::: Records for the task

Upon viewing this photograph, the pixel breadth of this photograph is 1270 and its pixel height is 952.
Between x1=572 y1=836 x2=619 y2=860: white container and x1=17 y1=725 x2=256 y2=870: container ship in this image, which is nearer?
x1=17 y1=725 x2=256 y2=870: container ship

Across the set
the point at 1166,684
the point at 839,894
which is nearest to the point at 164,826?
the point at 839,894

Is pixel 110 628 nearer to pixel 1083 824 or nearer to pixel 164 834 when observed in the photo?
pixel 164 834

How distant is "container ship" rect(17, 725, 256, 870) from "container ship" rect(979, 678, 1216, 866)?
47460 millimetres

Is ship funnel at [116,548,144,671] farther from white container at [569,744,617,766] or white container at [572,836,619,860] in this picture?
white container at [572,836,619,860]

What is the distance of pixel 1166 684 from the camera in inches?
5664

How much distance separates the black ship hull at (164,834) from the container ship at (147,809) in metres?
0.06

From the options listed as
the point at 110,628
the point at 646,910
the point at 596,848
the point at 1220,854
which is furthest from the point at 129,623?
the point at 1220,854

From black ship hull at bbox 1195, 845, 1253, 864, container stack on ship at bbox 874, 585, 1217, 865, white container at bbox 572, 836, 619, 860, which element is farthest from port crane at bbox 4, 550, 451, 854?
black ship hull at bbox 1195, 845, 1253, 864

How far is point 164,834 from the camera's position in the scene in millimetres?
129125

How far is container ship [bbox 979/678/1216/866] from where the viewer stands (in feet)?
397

::::::
::: Records for the task

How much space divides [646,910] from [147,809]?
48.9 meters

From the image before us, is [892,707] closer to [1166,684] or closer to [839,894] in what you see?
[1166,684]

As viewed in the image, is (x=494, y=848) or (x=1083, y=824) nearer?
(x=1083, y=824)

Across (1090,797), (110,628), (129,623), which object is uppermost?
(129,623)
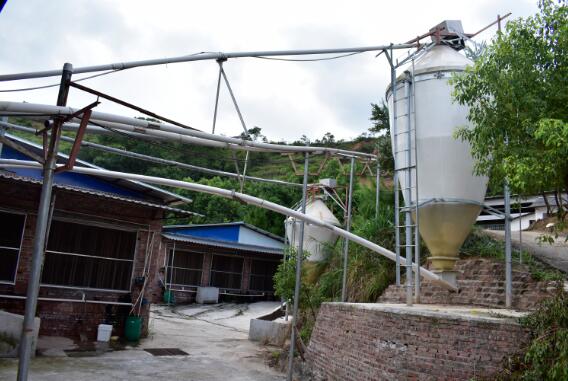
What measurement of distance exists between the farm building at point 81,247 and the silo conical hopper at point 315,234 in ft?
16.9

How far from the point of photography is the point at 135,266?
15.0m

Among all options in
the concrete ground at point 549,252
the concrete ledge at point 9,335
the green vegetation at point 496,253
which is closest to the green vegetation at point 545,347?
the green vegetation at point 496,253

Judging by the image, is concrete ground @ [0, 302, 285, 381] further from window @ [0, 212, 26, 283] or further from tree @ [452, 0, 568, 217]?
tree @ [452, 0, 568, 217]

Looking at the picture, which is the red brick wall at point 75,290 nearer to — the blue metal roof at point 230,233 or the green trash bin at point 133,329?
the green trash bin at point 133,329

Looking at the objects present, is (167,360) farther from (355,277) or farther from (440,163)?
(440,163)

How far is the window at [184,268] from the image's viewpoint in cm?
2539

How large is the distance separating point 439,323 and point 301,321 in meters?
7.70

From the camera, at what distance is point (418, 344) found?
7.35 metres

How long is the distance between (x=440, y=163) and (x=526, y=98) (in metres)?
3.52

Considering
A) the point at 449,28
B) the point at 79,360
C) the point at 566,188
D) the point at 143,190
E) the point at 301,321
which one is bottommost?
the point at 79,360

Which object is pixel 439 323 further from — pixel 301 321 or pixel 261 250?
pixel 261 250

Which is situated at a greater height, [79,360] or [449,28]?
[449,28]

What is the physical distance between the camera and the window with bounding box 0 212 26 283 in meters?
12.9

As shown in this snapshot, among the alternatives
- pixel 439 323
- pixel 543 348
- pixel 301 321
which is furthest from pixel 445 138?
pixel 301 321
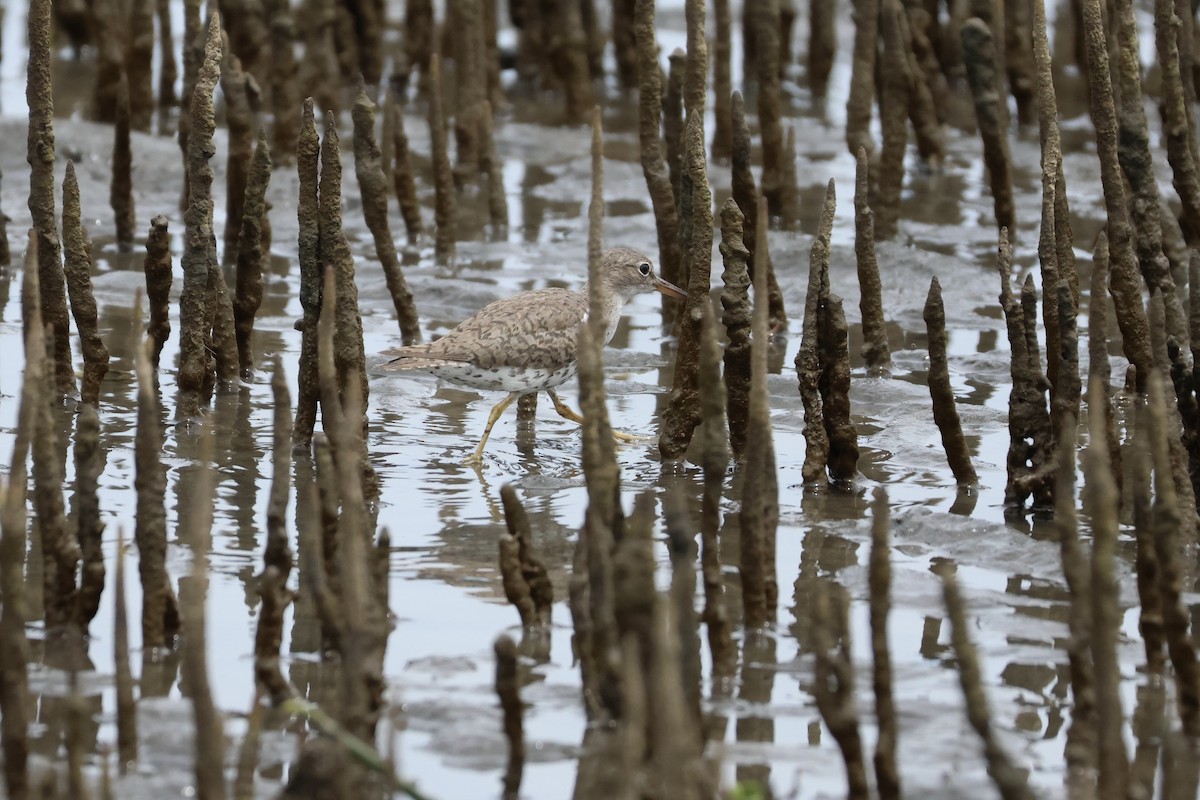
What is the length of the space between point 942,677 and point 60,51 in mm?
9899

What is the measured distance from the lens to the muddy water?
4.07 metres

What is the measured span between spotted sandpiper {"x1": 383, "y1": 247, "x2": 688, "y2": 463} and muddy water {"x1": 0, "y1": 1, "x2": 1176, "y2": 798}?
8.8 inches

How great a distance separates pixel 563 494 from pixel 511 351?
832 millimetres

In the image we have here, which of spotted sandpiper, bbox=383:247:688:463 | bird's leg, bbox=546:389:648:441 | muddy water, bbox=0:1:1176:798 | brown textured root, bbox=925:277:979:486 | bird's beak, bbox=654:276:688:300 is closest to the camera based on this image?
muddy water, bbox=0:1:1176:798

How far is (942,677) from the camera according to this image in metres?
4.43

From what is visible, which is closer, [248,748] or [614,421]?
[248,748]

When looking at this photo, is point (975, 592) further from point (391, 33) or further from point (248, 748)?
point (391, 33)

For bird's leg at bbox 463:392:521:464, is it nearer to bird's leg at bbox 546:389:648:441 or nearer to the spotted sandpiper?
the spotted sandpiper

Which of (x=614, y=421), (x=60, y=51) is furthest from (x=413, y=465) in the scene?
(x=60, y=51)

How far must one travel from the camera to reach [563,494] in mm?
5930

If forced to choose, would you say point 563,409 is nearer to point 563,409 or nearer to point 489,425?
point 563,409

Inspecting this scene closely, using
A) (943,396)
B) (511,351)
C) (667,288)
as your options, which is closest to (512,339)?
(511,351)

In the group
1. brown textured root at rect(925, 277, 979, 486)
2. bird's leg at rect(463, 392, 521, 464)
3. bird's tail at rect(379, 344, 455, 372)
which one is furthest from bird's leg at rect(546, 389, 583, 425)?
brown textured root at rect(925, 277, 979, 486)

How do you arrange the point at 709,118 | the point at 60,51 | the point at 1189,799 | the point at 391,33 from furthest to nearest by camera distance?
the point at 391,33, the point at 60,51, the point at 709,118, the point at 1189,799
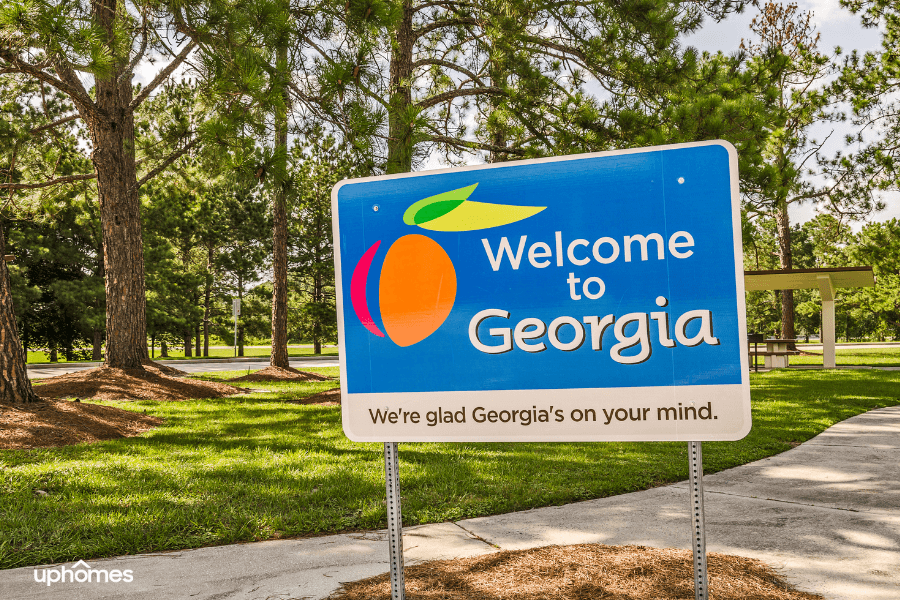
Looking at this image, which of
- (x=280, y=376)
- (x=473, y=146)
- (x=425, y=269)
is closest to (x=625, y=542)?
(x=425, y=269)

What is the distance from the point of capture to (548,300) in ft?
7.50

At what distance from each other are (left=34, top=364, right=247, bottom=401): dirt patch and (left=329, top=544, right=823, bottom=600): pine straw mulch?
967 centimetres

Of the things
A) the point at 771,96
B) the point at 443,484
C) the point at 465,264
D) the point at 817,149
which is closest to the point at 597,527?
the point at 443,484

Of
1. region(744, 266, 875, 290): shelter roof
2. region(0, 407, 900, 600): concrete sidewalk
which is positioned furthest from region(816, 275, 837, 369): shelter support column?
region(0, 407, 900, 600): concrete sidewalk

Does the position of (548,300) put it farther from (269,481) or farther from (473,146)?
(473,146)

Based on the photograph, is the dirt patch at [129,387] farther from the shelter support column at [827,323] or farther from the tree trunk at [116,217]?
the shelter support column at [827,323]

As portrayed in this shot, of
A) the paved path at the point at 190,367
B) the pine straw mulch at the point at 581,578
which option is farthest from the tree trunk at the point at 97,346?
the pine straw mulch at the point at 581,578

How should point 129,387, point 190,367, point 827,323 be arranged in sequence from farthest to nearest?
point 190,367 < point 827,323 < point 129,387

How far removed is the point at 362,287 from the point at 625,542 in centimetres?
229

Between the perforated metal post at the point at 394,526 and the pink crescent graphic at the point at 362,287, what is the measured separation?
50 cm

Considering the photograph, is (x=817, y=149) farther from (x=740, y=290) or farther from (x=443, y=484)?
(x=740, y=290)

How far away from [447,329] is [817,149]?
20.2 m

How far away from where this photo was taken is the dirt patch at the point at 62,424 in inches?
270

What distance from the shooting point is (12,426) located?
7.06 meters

::::::

> **Exercise**
Copy the records word for word, starting at the line that contains "Does the position" and ending after the line that contains "7.06 meters".

> **Exercise output**
Does the position of (548,300) put it farther from (269,481) or farther from (473,146)?
(473,146)

Based on the photograph, is the dirt patch at [129,387] farther from the shelter support column at [827,323] or farther from the tree trunk at [116,217]?
the shelter support column at [827,323]

As portrayed in this shot, of
A) the paved path at the point at 190,367
B) the pine straw mulch at the point at 581,578
which option is farthest from the tree trunk at the point at 97,346?
the pine straw mulch at the point at 581,578

How should point 129,387, point 190,367, point 827,323 be arranged in sequence from farthest to nearest?
point 190,367 < point 827,323 < point 129,387

How far removed is the point at 362,287 from the point at 625,542 in centimetres?
229

Between the perforated metal post at the point at 394,526 and the pink crescent graphic at the point at 362,287, what is the measured separation?
50 cm

Considering the photograph, is (x=817, y=149) farther from (x=740, y=290) or farther from (x=443, y=484)?
(x=740, y=290)

How far away from [447,329] is [817,149]?
20.2 m

How far away from where this photo was taken is the dirt patch at the point at 62,424 in inches?
270

What distance from the shooting point is (12,426) located?
7.06 meters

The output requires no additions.